Dans un monde de la santé en crise, quelle serait sa recette pour s’épanouir dans son métier de médecin ? « Si on me donnait une baguette magique, je ferais 9 à 10 mois par an de médecine humanitaire et le reste du temps, j’exercerais à l’hôpital pour garder la main car il est primordial de conserver le savoir-faire. »

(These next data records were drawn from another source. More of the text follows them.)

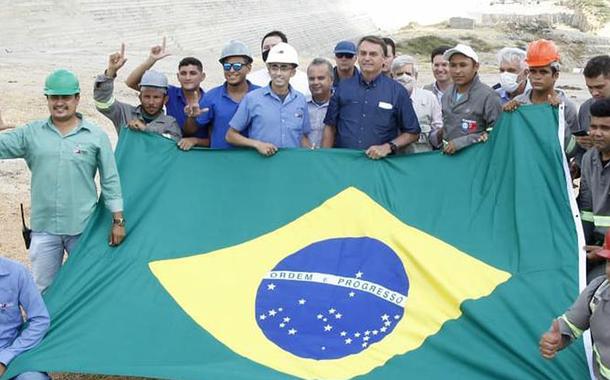 Bolsonaro visita obra no interior do RN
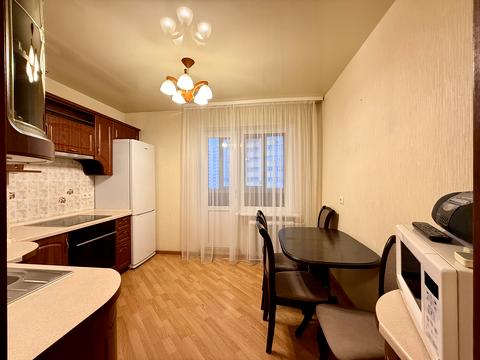 квартира за адресою Олени Пчілки вул., 4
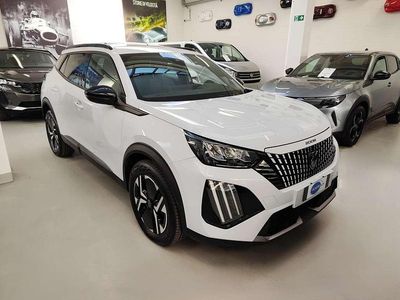 Usata Peugeot 2008 Allure 101 CV (74 kW) 2024 Bianco SUV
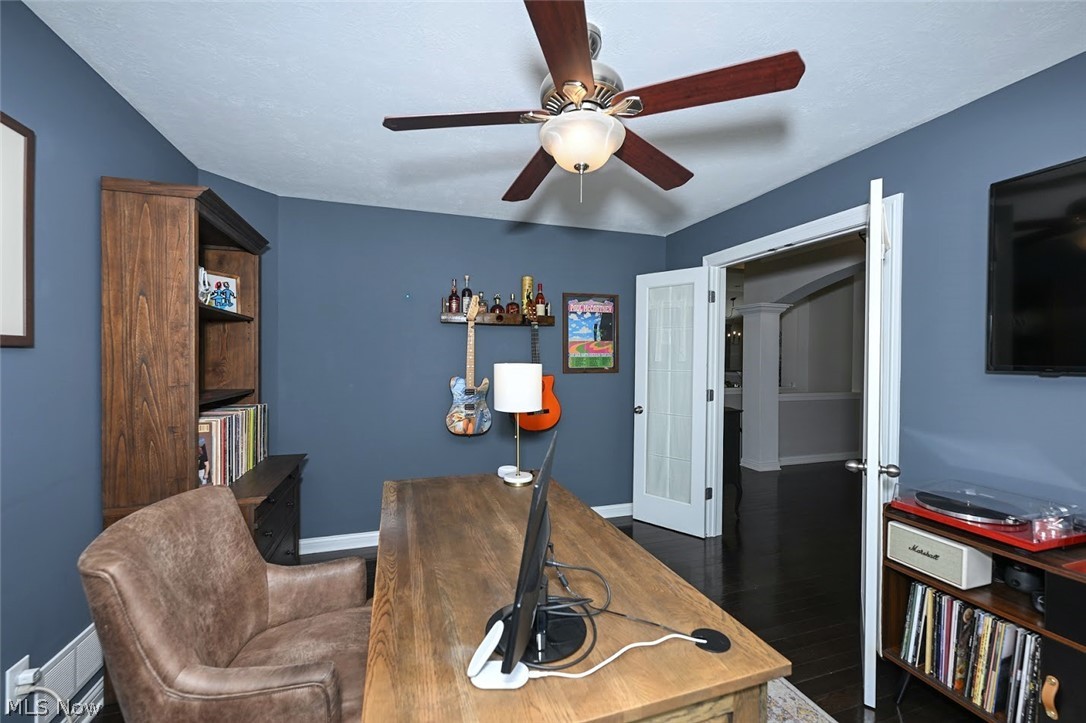 4271 Willow Wood Way Uniontown OH 44685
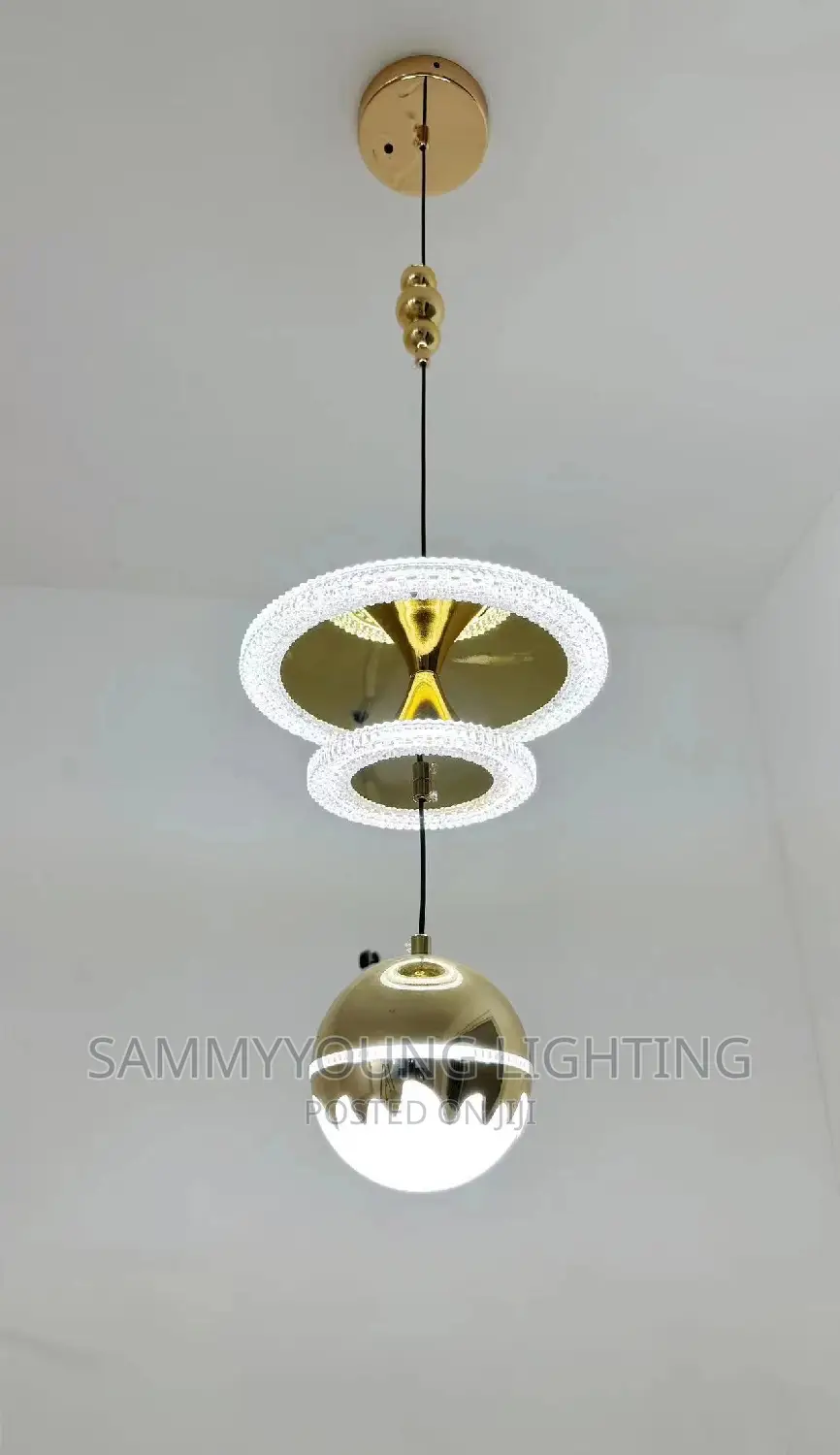 Quality Modern Ceiling Mounted LED Pendant Chandelier Light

Enfant d’une enseignante et d’un informaticien, le Dr Catoire confie avoir peu d’attaches. « Je ne veux pas de point fixe, je ne veux pas d’enfant. » L’urgentiste aimerait faire de l’humanitaire pendant encore une vingtaine d’années. Ayant à cœur de transmettre, il imagine se lancer ensuite dans l’enseignement classique pour participer à la formation des futurs urgentistes. Il rêve de monter un DU de médecine d’expédition.
Bientôt l’Antarctique ?
L’an prochain, s’il obtient l’autorisation du General Medical Council, (l’Ordre des médecins britannique), le Dr Catoire ira mener un projet de recherche dans un hôpital à Londres. En 2025, il espère partir exercer un an en tant que médecin dans une base en Antarctique, où pendant les six mois de glaciation, se posent des problèmes d’évacuation sanitaire. « Il faut être formé pour être capable d’opérer une appendicite, réaliser des soins dentaires ou ophtalmos… »
Fallait-il y voir un signe ? Plutôt que celui d’Hippocrate, ce globe-trotteur engagé avait prêté le serment de Genève « plus international et plus moderne ».